SET PROBLEM A | Can you copy the Stored items rows word for word, starting at the row that contains "How far would" and ending at the final row?

EXTRACT TO READ |
-- BEGIN --

Sal (Hawke) is a struggling family man who has 4 kids and his wife is expecting twins, he knows that the house they live in is not big enough to support a family of 6, so he is looking into purchasing a brand new property. Throughout the film he is constantly on the phone with what is assumed to be a real estate agent saying that he will soon have the money. Sal believes he can confiscate money at a bust. His friend Ronny Rosario (Brian F. O’Byrne) warns him against doing so. Tango (Cheadle) is an undercover cop who has gotten himself involved personally with those he is supposed to be taking down. One of those people is like a brother to him, Tango wrestles with his emotions about bringing down local drug dealer Casanova Philips (Wesley Snipes). Eddie (Gere) has Seven days left on the job, and he just wants them to go buy as fast as they can. Eddie has depression issues and as his last seven days unfold we see that Eddie is willing to let things go unseen because he just does not want to have the hassle of being involved.

-- END --

SET PROBLEM B | In the film summary, how many days does Eddie have left on the job?

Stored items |
-- BEGIN --

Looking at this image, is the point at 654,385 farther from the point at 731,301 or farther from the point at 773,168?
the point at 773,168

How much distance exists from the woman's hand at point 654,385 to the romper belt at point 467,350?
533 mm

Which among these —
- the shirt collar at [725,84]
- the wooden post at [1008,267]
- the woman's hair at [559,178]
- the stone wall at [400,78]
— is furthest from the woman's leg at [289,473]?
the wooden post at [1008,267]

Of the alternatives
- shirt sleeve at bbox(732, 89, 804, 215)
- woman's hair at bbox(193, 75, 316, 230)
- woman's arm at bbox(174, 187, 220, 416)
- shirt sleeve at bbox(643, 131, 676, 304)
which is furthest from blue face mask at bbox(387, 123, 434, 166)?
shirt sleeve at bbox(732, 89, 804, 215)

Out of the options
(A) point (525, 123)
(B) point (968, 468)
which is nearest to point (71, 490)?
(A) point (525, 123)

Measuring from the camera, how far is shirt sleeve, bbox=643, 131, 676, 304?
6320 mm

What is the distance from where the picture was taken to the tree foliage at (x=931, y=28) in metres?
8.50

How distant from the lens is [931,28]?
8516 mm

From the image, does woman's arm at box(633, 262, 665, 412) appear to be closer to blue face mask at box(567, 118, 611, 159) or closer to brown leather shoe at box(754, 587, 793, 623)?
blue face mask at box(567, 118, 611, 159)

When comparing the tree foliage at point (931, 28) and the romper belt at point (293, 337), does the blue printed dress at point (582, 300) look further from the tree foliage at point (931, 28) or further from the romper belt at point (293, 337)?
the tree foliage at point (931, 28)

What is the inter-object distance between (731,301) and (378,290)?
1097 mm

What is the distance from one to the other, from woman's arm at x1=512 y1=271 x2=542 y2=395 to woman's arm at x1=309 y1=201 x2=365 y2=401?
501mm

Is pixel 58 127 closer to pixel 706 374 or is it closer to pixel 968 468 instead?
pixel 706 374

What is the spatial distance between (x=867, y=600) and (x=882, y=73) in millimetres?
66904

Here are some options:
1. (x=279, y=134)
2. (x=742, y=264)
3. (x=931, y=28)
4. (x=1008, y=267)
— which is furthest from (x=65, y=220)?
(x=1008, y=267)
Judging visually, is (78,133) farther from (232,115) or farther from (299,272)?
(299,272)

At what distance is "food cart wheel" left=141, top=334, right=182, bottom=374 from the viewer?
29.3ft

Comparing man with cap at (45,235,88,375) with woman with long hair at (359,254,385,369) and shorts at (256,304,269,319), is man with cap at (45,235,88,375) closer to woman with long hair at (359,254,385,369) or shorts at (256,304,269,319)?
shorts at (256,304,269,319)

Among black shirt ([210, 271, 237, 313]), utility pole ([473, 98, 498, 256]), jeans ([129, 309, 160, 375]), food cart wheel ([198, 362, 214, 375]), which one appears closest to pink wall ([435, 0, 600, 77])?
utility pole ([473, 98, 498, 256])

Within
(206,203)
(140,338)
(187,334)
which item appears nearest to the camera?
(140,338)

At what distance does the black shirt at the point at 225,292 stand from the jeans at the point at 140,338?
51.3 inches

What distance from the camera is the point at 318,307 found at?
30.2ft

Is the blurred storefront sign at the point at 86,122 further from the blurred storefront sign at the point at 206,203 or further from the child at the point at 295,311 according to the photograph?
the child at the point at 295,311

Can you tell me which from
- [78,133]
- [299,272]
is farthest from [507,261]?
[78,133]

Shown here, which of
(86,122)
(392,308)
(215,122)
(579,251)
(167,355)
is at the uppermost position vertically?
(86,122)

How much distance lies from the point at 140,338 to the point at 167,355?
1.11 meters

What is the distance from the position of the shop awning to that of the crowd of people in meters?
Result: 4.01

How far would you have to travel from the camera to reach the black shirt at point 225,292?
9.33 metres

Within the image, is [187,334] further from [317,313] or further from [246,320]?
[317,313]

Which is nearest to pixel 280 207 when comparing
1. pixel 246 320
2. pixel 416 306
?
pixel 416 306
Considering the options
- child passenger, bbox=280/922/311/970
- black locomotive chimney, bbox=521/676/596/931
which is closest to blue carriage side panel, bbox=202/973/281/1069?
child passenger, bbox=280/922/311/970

-- END --

OUTPUT A |
How far would you have to travel from the camera to reach the black shirt at point 225,292?
9.33 metres

Within the image, is [187,334] further from [317,313] or further from [246,320]?
[317,313]

Which is nearest to pixel 280 207 when comparing
1. pixel 246 320
2. pixel 416 306
?
pixel 416 306
Considering the options
- child passenger, bbox=280/922/311/970
- black locomotive chimney, bbox=521/676/596/931
which is closest to blue carriage side panel, bbox=202/973/281/1069?
child passenger, bbox=280/922/311/970

OUTPUT B | Seven days.